> Short text fragments from websites
---

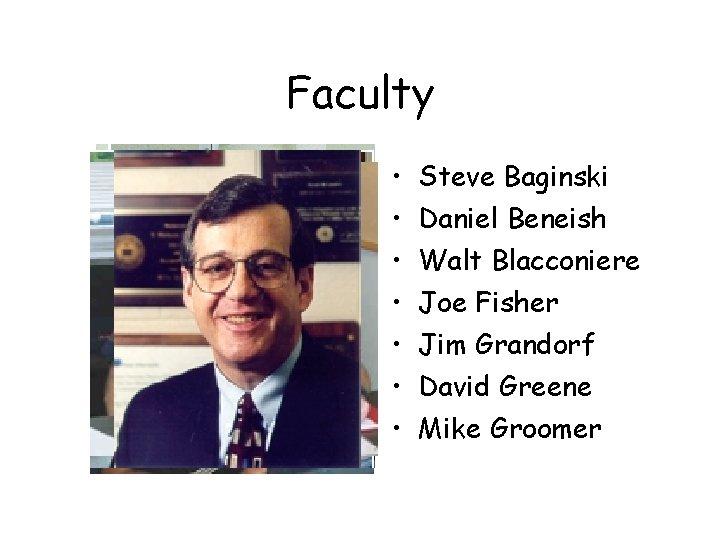 Faculty • • Steve Baginski Daniel Beneish Walt Blacconiere Joe Fisher Jim Grandorf David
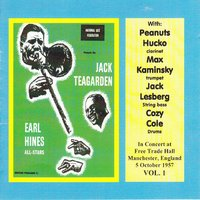 In Concert at Free Trade Hall, Manchester 1957: Vol. 1 — Jack Teagarden & Earl Hines, Cozy Cole, Max Kaminsky, Jack Lesberg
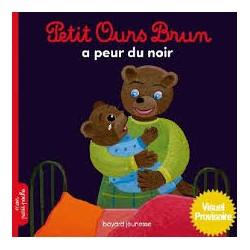 Petit Ours Brun a peur du noir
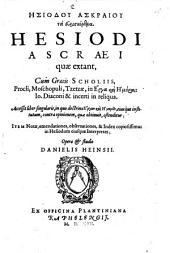 Hēsiodu Askraiu ta heuriskomena: Cum Graecis Scholiis Procli, Moschopuli Tzetzae ...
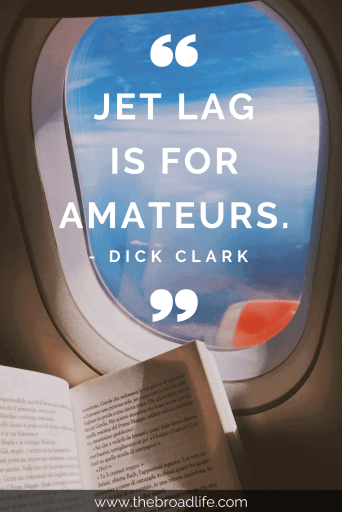 """Jet lag is for amateurs."" - Dick Clark's travel quote"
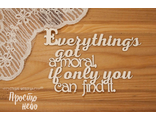 Everything`s got...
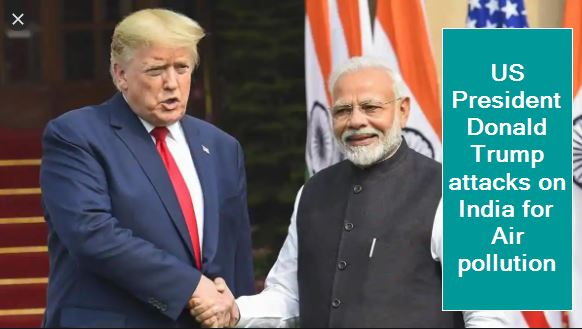 US President Donald Trump attacks on India for Air pollution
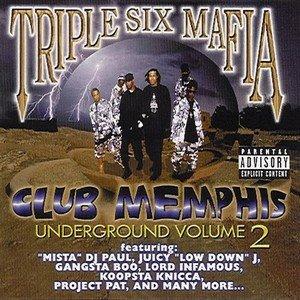 Three 6 Mafia - Vol. 2 - Club Memphis Underground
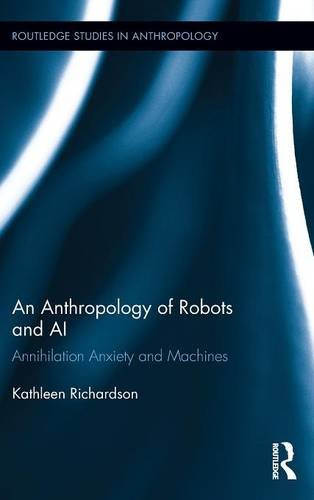 An Anthropology of Robots and AI: Annihilation Anxiety and Machines (Routledge Studies in Anthropology)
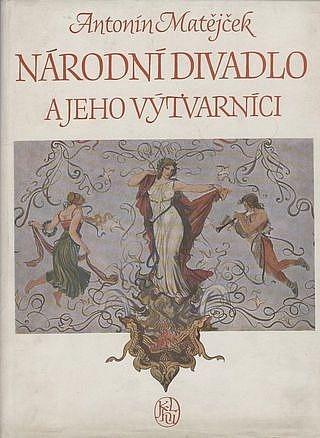 Antonín Matějček: Národní divadlo a jeho výtvarníci (A4+)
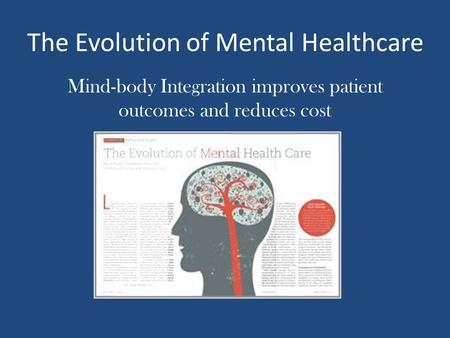 The Evolution of Mental Healthcare Mind-body Integration improves patient outcomes and reduces cost.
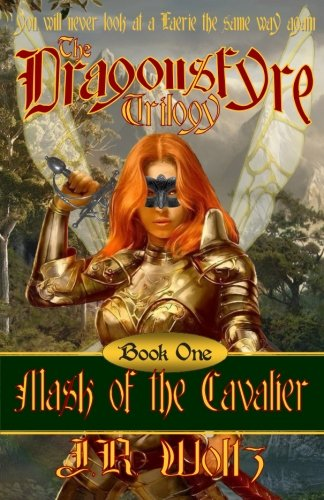 9781493553365: The Dragonsfyre Trilogy: Book One: Mask of the Cavalier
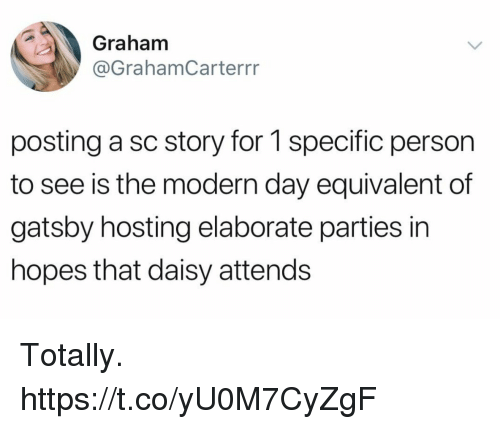 Funny, Hosting, and Daisy: Graham  @GrahamCarterrr  posting a sc story for 1 specific person  to see is the modern day equivalent of  gatsby hosting elaborate parties in  hopes that daisy attends Totally. https://t.co/yU0M7CyZgF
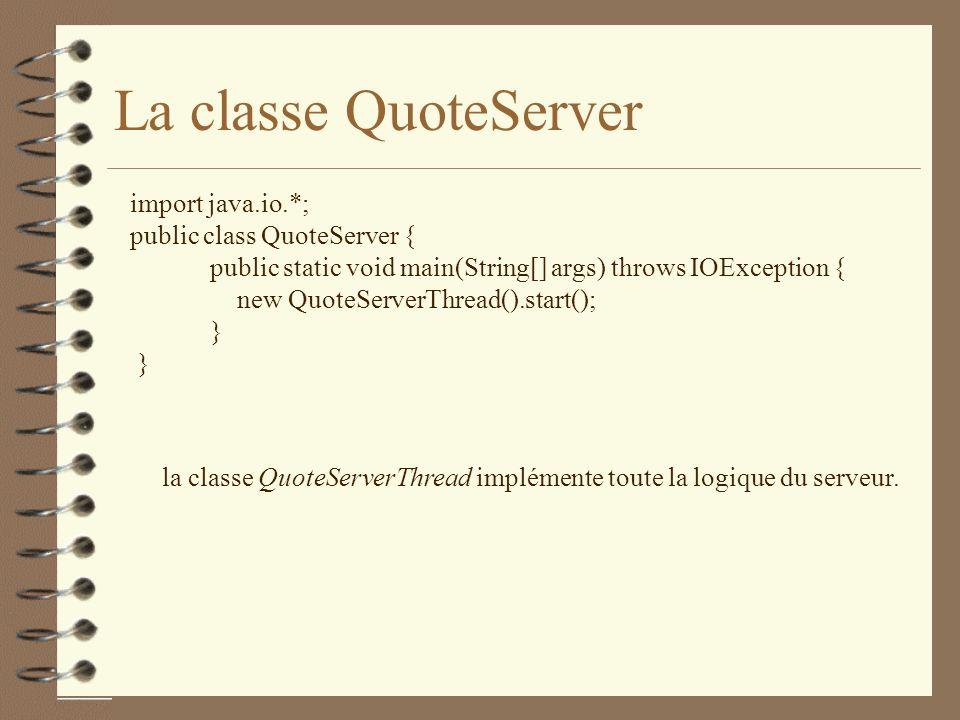 La classe QuoteServer import java.io.*; public class QuoteServer { public static void main(String[] args) throws IOException { new QuoteServerThread().start(); } la classe QuoteServerThread implémente toute la logique du serveur.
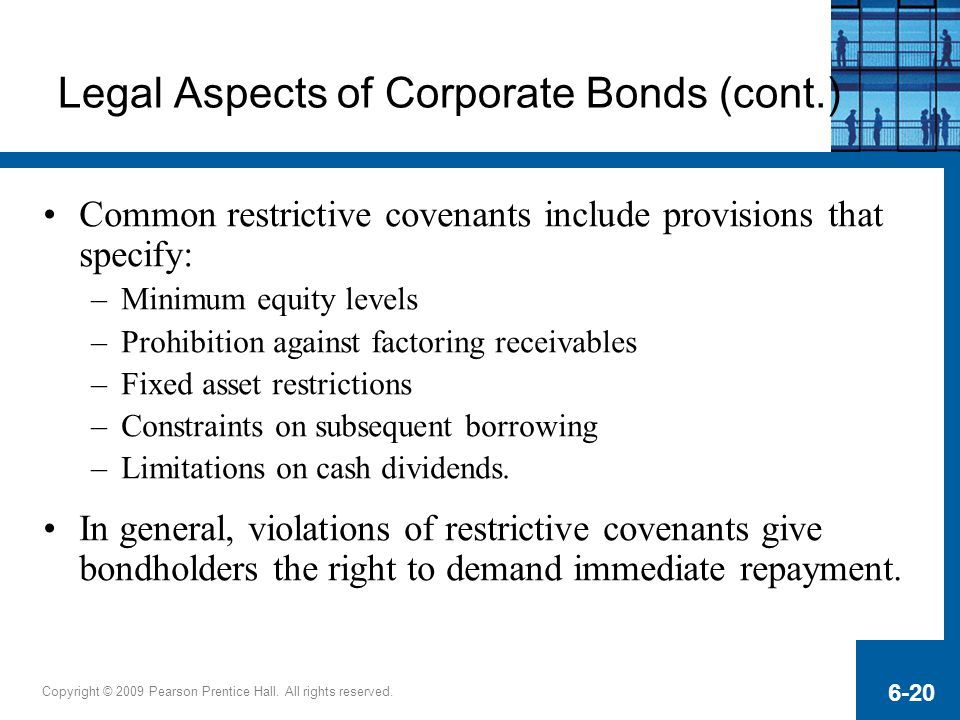 Copyright © 2009 Pearson Prentice Hall. All rights reserved. 6-20 Legal Aspects of Corporate Bonds (cont.) Common restrictive covenants include provis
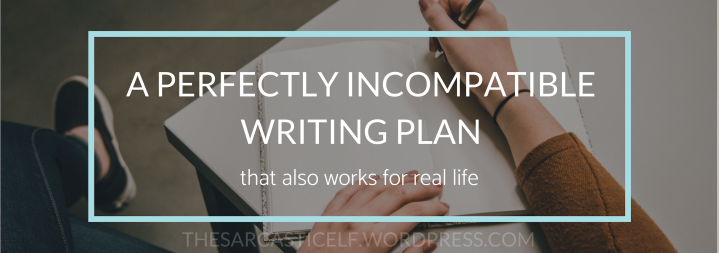 A Perfectly Incompatible WritingPlan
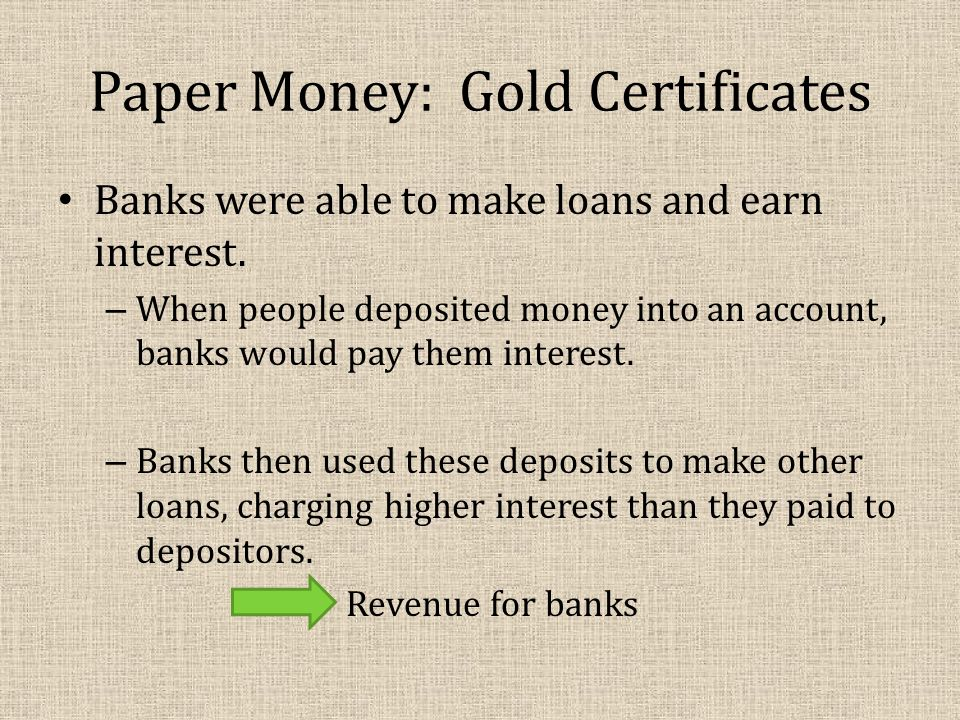 Paper Money: Gold Certificates Banks were able to make loans and earn interest.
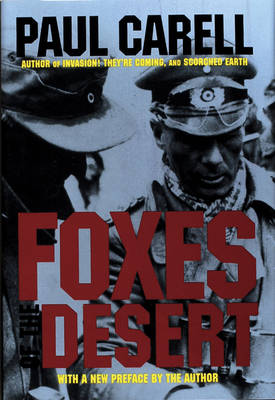 Foxes of the Desert: The Story of the Afrikakorps (Hardback)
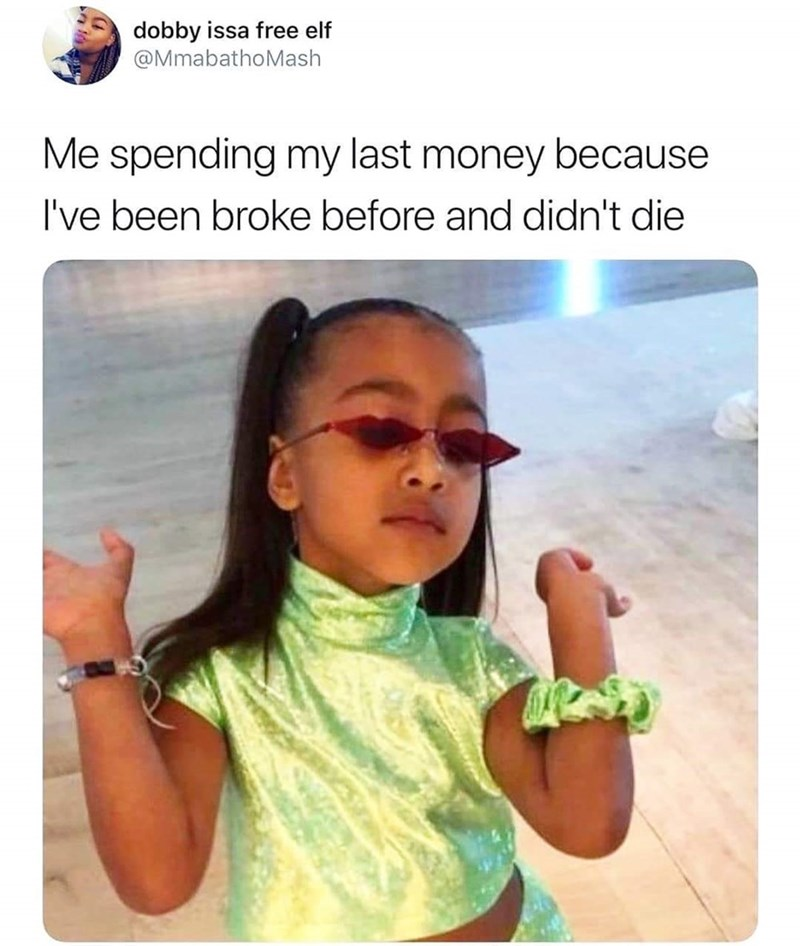 Finger - dobby issa free elf @MmabathoMash Me spending my last money because I've been broke before and didn't die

---

> About this exercise
All lines above from the one containing "The Evolution of" up to and including the one containing "La classe QuoteServer import" are to be set down exactly, and nothing else. Leave images out.

> Your response
 The Evolution of Mental Healthcare Mind-body Integration improves patient outcomes and reduces cost.
 9781493553365: The Dragonsfyre Trilogy: Book One: Mask of the Cavalier
 Funny, Hosting, and Daisy: Graham  @GrahamCarterrr  posting a sc story for 1 specific person  to see is the modern day equivalent of  gatsby hosting elaborate parties in  hopes that daisy attends Totally. https://t.co/yU0M7CyZgF
 La classe QuoteServer import java.io.*; public class QuoteServer { public static void main(String[] args) throws IOException { new QuoteServerThread().start(); } la classe QuoteServerThread implémente toute la logique du serveur.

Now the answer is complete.